A qui appartient la langue ?
Vous ne le savez pas ?
Alors je vais vous le dire :
Elle est à moi, la langue m'appartient.
Je fais ce que je veux avec.
Je peux manier le vocabulaire à ma guise, inventer des mots à foison, déformer la syntaxe, triturer la grammaire, mal orthographier le mot orthographe ou n'importe quel autre mot.
J'ai ce pouvoir.
Mais toi aussi.
Elle est à toi, la langue t'appartient.
Tu peux toi aussi manipuler ta langue, la tordre, la caresser, l'élever, la métamorphoser.
La langue t'appartient.
Tu ne le savais pas ?
Eh bien je l’ai invitée pour qu’elle te le confirme par elle-même.
Oui.
Elle est ici, en personne, pour t’en convaincre.
La langue t’appartient met en scène la langue française, venue ‘en personne’ et ‘en langue’ éveiller le désir et l’amour d’elle auprès du public.
En se présentant comme un être vivant, elle se met à hauteur d’humains et se raconte sans fard ni compromission. De sa naissance à la peur de sa propre mort, elle évoque ses failles, ses forces, ses blessures, ses beautés, ses copines les autres langues, son histoire, la complicité ou au contraire la défiance qu’entretiennent ses locuteurs envers elle, avec un seul mot d’ordre : « Aimez-moi plus ! »
De manière ludique, joyeuse, parfois légère et comique, Labadens - La langue t’appartient a un objectif didactique constant, l’auteur-interprète partant du principe (éprouvé) qu’on apprend mieux en s’amusant.

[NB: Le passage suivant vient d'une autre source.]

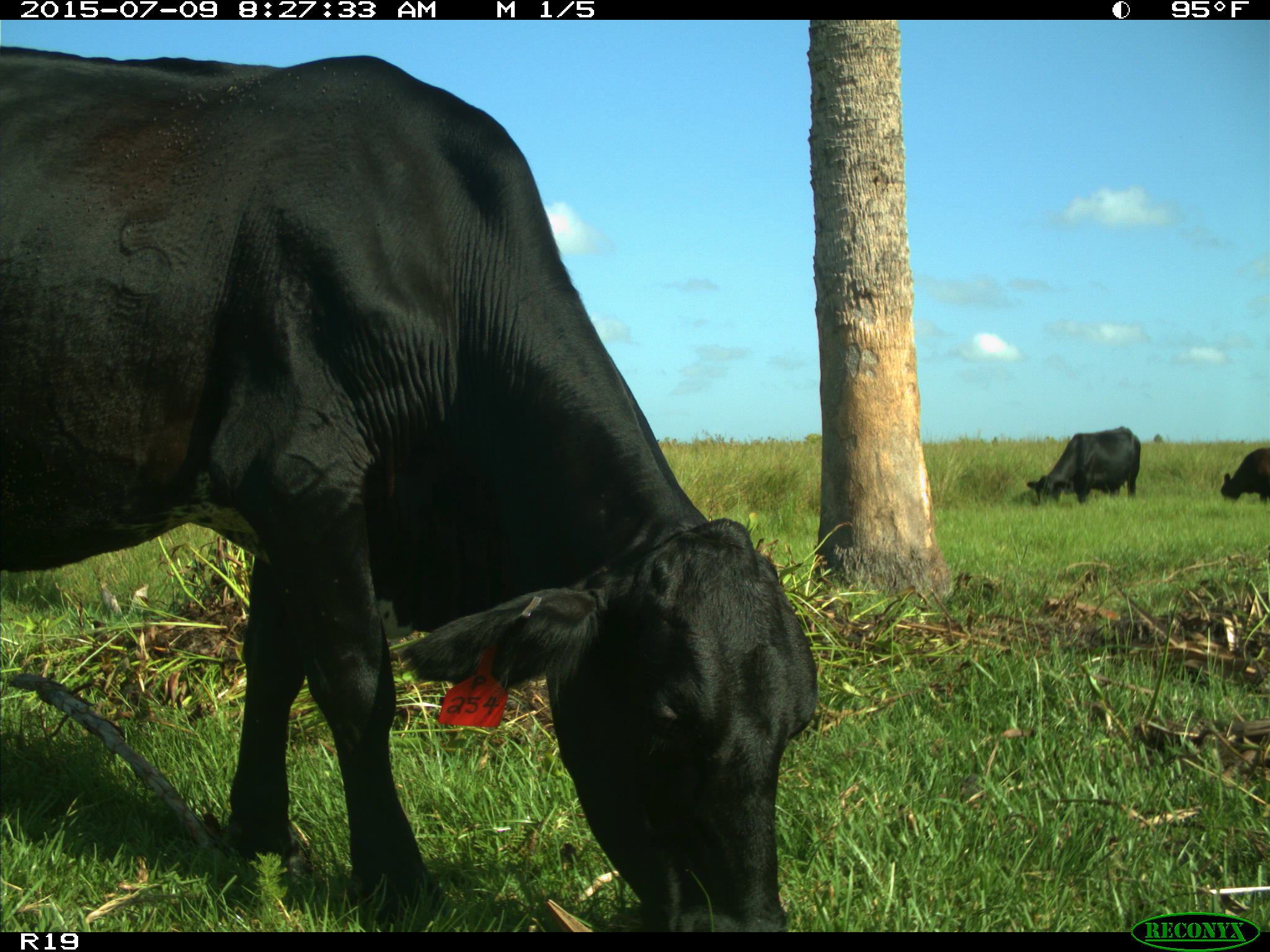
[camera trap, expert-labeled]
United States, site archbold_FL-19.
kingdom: Animalia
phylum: Chordata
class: Mammalia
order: Artiodactyla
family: Bovidae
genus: Bos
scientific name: Bos taurus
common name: domestic cow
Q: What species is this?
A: Bos taurus (domestic cow).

L’intérêt d’incarner la langue française, plutôt que de parler d’elle, est d’éviter autant que possible le jugement. Le linguiste a sa propre expertise, chaque francophone a ses propres perceptions sur certains sujets. Mais quand c’est la langue elle-même qui parle de son histoire, des puristes, des laxistes, de l’orthographe, de la langue inclusive, des chocolatines versus pains au chocolat… elle le fait sans se juger elle-même et sans condamner celles et ceux qui la pratiquent. D’autre part, la personnification d’une langue est destinée à augmenter le lien émotionnel entre elle et les autres.
Genèse du projet
 
Sébastien Haton enseigne la linguistique depuis 1997. D’abord à l’université dans diverses sections, puis à la campagne dans sa Bourgogne d’adoption, où il a créé à domicile, ou dans le cadre associatif avec des amis, une sorte d’université du temps libre.
C’est à l’occasion de ses nombreux cours et ateliers qu’il s’est forgé plusieurs certitudes ou quasi-certitudes :
- Tout le monde est intéressé par sa propre langue, mais beaucoup de gens la connaissent finalement assez mal.
- Même quand on ne l’aime pas, souvent à cause de souvenirs scolaires, on peut apprendre à l’aimer quand même. On peut se réconcilier avec.
- Apprendre est un plaisir intense quand on le fait en s’amusant.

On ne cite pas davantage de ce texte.